If you missed the second blog you can find part 2 here!
Data exfiltration is the final opportunity for defenders to stop an attack before damage becomes permanent. Traditional data loss prevention operates on a simple premise: block large transfers, monitor unusual protocols, alert on after-hours activity. Sophisticated adversaries understand these thresholds and design their exfiltration strategies specifically to stay underneath them.
When we implemented modern data staging techniques in our test environment, traditional DLP rules detected zero of the 90 exfiltration flows. This mirrors what sophisticated ransomware and APT groups actually do in production environments: stage data in small transfers, use business hours, blend with normal file server activity, and leverage legitimate protocols.
The evolution from obvious to sophisticated exfiltration
Unsophisticated data theft is easy to detect: connect to file server, download everything, transfer gigabytes in compressed archives during off-hours. Traditional DLP catches this immediately.

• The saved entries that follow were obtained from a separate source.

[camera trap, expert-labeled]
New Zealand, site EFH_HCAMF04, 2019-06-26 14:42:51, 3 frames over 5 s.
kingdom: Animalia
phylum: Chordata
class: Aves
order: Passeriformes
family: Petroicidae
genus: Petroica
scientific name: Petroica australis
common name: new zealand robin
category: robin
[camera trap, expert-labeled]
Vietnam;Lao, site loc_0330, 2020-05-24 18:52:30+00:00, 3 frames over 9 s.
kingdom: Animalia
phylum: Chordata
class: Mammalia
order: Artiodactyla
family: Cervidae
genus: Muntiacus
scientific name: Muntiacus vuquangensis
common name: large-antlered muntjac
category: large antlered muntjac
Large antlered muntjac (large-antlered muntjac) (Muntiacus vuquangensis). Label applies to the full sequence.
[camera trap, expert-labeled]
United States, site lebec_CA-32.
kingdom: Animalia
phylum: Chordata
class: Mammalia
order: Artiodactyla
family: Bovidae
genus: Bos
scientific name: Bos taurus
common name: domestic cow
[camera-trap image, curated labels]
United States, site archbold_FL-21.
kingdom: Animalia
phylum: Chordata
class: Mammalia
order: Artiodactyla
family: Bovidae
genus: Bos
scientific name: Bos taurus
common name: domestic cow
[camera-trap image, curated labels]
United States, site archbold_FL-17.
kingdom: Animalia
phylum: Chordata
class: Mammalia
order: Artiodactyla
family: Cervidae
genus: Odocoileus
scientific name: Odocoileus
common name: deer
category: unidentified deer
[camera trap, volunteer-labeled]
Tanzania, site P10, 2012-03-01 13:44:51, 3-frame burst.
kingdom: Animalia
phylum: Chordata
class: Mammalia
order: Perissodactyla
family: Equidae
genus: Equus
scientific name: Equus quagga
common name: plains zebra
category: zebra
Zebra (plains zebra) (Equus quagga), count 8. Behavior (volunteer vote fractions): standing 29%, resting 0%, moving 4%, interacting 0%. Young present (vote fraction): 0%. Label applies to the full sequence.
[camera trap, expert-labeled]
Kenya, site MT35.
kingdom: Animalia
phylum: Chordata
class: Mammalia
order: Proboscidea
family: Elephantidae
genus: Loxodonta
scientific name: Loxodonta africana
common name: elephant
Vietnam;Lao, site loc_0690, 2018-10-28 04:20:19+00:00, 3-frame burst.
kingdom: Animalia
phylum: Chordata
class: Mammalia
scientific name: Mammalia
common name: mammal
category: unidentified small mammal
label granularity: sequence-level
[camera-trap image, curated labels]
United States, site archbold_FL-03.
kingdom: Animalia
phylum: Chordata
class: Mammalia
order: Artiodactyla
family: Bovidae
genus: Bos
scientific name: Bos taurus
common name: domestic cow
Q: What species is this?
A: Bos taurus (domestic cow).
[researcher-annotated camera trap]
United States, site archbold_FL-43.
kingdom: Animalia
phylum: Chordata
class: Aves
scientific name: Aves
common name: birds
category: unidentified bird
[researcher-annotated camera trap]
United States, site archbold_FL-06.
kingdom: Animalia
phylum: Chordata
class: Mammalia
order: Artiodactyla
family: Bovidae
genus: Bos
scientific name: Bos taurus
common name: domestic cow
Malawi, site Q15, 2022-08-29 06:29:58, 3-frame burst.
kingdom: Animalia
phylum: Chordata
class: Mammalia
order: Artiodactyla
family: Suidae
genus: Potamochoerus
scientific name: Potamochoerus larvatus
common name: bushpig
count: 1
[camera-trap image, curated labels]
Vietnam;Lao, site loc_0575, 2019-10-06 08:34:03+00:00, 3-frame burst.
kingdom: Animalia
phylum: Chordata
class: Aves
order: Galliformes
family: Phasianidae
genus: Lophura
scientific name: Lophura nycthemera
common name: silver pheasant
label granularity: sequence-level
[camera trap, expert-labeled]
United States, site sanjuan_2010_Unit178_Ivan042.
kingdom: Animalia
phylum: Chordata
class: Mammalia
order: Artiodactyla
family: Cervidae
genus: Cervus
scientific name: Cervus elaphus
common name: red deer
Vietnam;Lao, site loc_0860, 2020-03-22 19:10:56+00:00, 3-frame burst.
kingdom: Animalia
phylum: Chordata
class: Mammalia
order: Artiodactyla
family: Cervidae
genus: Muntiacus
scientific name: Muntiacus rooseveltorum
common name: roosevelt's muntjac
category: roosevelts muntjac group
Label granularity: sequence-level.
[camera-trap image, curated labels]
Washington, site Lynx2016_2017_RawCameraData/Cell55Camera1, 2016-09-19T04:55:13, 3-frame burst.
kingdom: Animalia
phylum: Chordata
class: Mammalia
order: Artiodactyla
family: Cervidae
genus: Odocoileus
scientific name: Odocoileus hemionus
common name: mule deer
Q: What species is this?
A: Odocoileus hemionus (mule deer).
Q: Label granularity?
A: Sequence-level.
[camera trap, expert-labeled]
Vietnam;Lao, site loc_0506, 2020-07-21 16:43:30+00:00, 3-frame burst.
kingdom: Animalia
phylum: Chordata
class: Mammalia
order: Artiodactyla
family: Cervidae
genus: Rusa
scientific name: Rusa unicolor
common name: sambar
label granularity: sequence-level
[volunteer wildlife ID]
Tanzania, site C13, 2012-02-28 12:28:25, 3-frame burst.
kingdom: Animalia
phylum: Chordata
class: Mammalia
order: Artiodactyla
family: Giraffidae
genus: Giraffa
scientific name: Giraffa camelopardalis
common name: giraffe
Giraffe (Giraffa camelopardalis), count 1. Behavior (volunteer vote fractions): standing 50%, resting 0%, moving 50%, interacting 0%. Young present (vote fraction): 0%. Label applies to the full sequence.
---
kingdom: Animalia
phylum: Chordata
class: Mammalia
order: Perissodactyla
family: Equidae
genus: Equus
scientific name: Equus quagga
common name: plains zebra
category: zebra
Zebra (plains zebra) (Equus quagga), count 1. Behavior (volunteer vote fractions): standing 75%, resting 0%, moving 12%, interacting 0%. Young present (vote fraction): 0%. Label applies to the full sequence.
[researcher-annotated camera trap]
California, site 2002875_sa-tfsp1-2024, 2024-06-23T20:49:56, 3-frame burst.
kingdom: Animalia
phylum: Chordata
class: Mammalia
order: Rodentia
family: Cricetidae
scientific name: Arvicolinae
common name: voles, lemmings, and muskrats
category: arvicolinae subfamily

Sophisticated operators evolved beyond this. BlackCat (ALPHV) uses ExMatter, a custom tool that exfiltrates data using SFTP (port 22) and WebDAV (port 80). BlackCat also uses FreeFileSync, a legitimate file synchronization tool, to exfiltrate data weeks before ransomware deployment.
Huntress analysts observed operators installing WinRAR and FileZilla, using FileZilla's SFTP module for staged archives. Other methods include Rclone for cloud sync, MEGAsync for uploads, and backup utilities like Restic. The pattern: use legitimate tools, transfer incrementally, blend with normal operations.
Staging strategies: Small transfers over time
The threshold dilemma creates a fundamental problem. Organizations set transfer limits: flag any outbound transfer exceeding 100MB, or 1GB, or 10GB. Attackers stay below these limits. Transfers split into 50MB chunks hourly generate no alerts despite exfiltrating gigabytes over weeks.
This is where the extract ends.